======== Lesetext
Der Mann, der mit diesem Frieden brach, war Otto Graf Lambsdorff, seit 1977 Bundeswirtschaftsminister, der kein Hehl daraus machte, dass er mit der wirtschafts- und sozialpolitischen Linie fast aller Parteien nicht einverstanden war. In einem später als „Scheidungspapier“ bekannt gewordenen Schriftstück forderte er 1982, mit den Strukturen des Verteilungsstaates zu brechen, Sozialpolitik nur noch auf das Notwendigste zu beschränken – und Steuern zu senken. Lambsdorff trug mit dieser Expertise erheblich dazu bei, dass die FDP mit dem Koalitionspartner brach und sich dem neuen Partner zuwandte – der neue Boss war Helmut Kohl. Ende 1982 traten die Liberalen aus der Bundesregierung zurück – und Schmidt, in seiner Partei selbst nicht mehr als ein Repräsentant alter industrieller Zeiten, wurde als Kanzler abgewählt. Lambsdorff ist seither der Held all jener, die später des Neoliberalismus geziehen wurden. Ihn nannte der Politikwissenschaftler Franz Walter nicht umsonst einen „Feldherrn des Wirtschaftsbürgertums“. Lambsdorff, Jurist, tätig für eine Fülle von Konzernen und Mittelstandsfirmen, auch in ihren Aufsichtsräten, war immer gegen Steuern überhaupt – Sozialpolitik war für ihn allenfalls dann eine gerechte, wenn sie kaum über die Organisation von Almosenzahlungen hinausging. Noch neulich warnte der längst siechende Politiker die schwarz-gelben Neuregenten vor einem „Schuldenrausch“.
Trotzdem blieben seine Konzepte für eine liberale Wirtschafts- und Finanzpolitik extrem havarieanfällig. Lambsdorff und die Seinen versprachen zwar, in der Kohl-Regierung für ihre Ziele nicht nur einzutreten, sondern nötigenfalls auch die Koalition zu verlassen, falls die Union nicht mitziehe, doch ging dieses Versprechen nie in Erfüllung. Die Union unter Helmut Kohl hatte keinen Sinn für die neoliberale Wende. Sie war damit beschäftigt zu verkraften, dass das selbst gesteckte Ziel einer „geistig-moralischen Wende“ nicht gelang. Die CDU/CSU vermochte die Bundesrepublik weder in eine Republik wie in den Fünfzigerjahren zurückzukneten, noch schaffte es die FDP, in ihrem Sinne wirksamen Protest gegen die Erhöhung der Staatsschulden zu entfalten. Im Gegenteil waren es die CDU und ihr Arbeitsminister Norbert Blüm, die eine weitere Säule im Sozialsystem installierten, die Pflegeversicherung – die aber war das Gegenteil von dem, was die Liberalen wollten. „Die Zeiten leichteren Lebens sind vorbei“ ist ein von Lambsdorff überlieferter Satz, und die Drohung, die dahintersteckte, das Gürtel-enger-Schnallen, mochte für einige BürgerInnen bedrohlich gewesen sein, auf die Kerne bundesdeutscher Sozialpolitik hatte Lambsdorffs Credo freilich gar keinen Einfluss.
================
======== Datenauszug
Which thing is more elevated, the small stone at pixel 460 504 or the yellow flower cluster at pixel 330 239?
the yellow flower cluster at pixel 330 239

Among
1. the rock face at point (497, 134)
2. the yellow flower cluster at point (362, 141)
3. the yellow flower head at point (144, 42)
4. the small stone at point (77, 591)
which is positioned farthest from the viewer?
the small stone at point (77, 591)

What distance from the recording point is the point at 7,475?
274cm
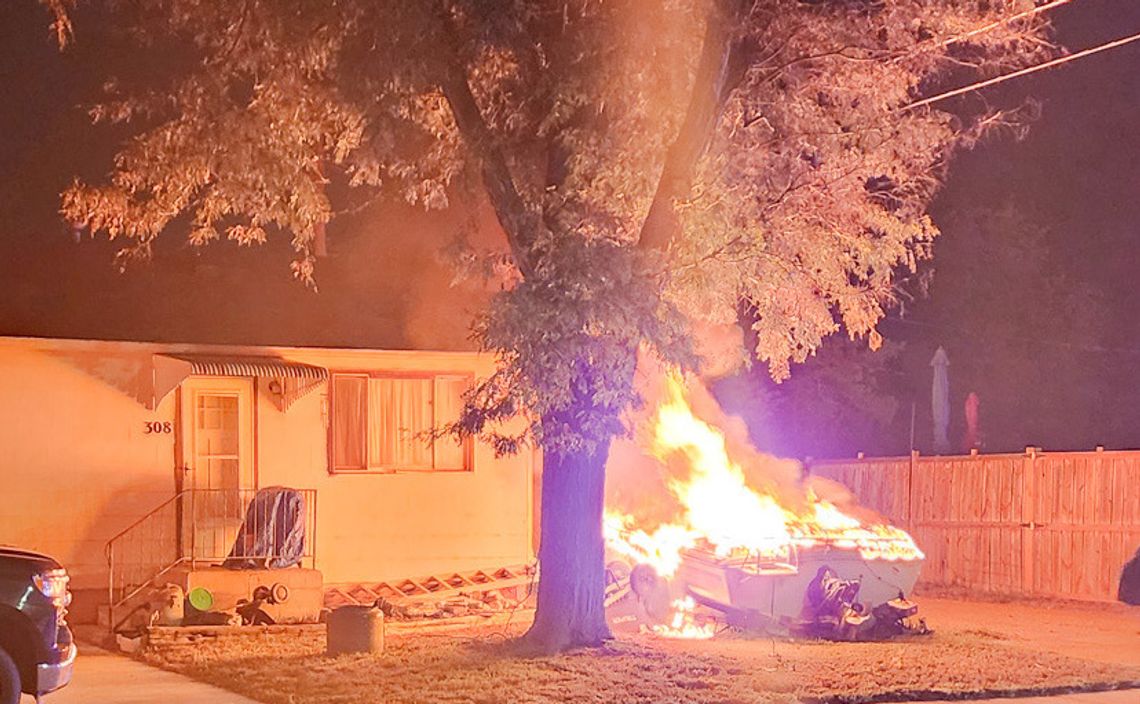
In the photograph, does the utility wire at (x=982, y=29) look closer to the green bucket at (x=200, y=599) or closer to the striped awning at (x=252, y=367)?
the striped awning at (x=252, y=367)

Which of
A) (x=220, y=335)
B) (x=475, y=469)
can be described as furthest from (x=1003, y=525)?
(x=220, y=335)

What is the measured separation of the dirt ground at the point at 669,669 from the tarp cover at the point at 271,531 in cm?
147

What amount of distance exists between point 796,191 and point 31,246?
9148 millimetres

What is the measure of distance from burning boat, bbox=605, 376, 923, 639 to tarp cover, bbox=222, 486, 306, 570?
371cm

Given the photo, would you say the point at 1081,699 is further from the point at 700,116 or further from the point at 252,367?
the point at 252,367

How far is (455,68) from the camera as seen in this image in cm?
1327

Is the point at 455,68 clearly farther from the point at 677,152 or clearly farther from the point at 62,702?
the point at 62,702

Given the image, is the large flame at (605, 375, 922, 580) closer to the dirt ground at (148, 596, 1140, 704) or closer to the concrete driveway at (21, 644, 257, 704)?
the dirt ground at (148, 596, 1140, 704)

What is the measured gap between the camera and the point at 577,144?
13.4 meters

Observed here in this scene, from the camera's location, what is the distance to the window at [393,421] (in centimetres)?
1809

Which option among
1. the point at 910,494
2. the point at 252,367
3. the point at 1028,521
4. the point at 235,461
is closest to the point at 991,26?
the point at 252,367

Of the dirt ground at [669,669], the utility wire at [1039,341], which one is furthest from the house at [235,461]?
the utility wire at [1039,341]

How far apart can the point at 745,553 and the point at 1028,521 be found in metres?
6.76

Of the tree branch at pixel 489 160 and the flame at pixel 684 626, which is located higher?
the tree branch at pixel 489 160
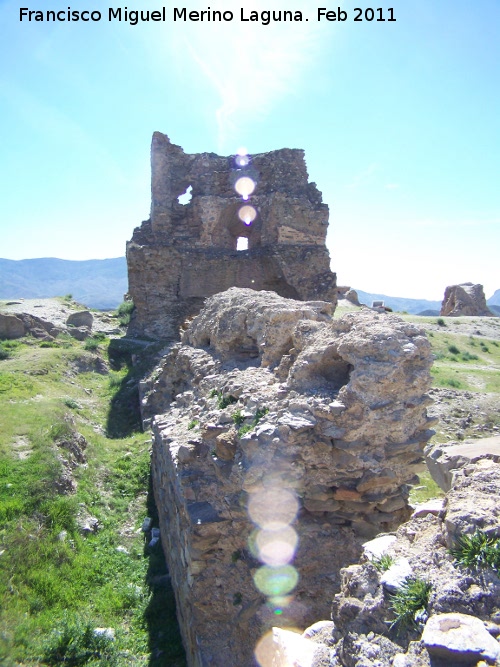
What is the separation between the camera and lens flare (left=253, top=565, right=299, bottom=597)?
3426mm

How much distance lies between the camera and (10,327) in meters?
15.8

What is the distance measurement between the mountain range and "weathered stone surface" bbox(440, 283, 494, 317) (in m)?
44.0

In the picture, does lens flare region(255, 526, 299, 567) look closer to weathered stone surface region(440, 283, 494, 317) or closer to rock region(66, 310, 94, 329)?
rock region(66, 310, 94, 329)

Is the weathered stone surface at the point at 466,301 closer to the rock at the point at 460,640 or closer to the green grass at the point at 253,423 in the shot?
the green grass at the point at 253,423

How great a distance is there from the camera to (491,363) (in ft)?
59.0

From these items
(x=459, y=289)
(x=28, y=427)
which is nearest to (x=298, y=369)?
(x=28, y=427)

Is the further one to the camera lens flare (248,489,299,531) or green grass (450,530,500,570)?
lens flare (248,489,299,531)

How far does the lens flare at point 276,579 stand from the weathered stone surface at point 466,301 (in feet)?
101

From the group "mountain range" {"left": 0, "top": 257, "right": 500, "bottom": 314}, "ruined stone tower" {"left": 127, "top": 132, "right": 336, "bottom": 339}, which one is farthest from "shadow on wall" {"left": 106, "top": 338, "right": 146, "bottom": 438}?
"mountain range" {"left": 0, "top": 257, "right": 500, "bottom": 314}

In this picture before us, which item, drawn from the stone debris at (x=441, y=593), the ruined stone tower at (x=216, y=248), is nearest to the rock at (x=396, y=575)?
the stone debris at (x=441, y=593)

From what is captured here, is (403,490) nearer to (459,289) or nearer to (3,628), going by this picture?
(3,628)

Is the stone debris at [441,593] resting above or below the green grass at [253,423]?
below

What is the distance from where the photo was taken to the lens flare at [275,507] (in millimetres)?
3385

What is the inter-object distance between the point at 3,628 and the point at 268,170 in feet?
61.5
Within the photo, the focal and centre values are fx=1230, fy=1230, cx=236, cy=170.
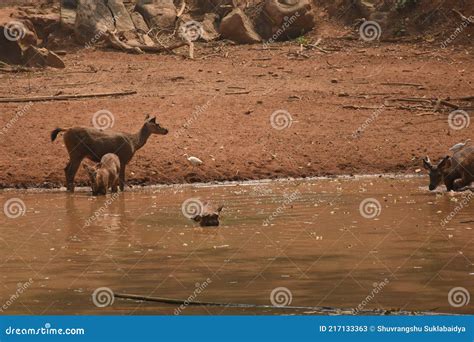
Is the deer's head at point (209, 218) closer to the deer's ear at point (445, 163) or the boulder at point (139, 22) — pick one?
the deer's ear at point (445, 163)

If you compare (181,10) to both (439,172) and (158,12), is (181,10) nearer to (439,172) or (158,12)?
(158,12)

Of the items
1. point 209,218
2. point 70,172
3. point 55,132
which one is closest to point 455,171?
point 209,218

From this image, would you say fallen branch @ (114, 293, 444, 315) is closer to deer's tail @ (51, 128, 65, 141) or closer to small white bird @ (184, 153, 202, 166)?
deer's tail @ (51, 128, 65, 141)

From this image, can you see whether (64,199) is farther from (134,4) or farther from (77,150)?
(134,4)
================
• [Anforderung 1]:
Als was bezeichnete der Politikwissenschaftler Franz Walter Lambsdorff laut dem Lesetext?
• [Anforderung 2]:
Schreiben Sie in den Einträgen alles von der Zeile mit „If you compare“ bis zum Ende der Einträge als JSON-Liste von Zeichenketten um. Jede Zeile wird zu einer Zeichenkette, Leerzeilen entfallen.

• [Richtige Antwort 1]:
Als „Feldherrn des Wirtschaftsbürgertums“.

• [Richtige Antwort 2]:
[
  "If you compare (181,10) to both (439,172) and (158,12), is (181,10) nearer to (439,172) or (158,12)?",
  "(158,12)",
  "Of the items",
  "1. point 209,218",
  "2. point 70,172",
  "3. point 55,132",
  "which one is closest to point 455,171?",
  "point 209,218",
  "From this image, would you say fallen branch @ (114, 293, 444, 315) is closer to deer's tail @ (51, 128, 65, 141) or closer to small white bird @ (184, 153, 202, 166)?",
  "deer's tail @ (51, 128, 65, 141)",
  "From this image, can you see whether (64,199) is farther from (134,4) or farther from (77,150)?",
  "(134,4)"
]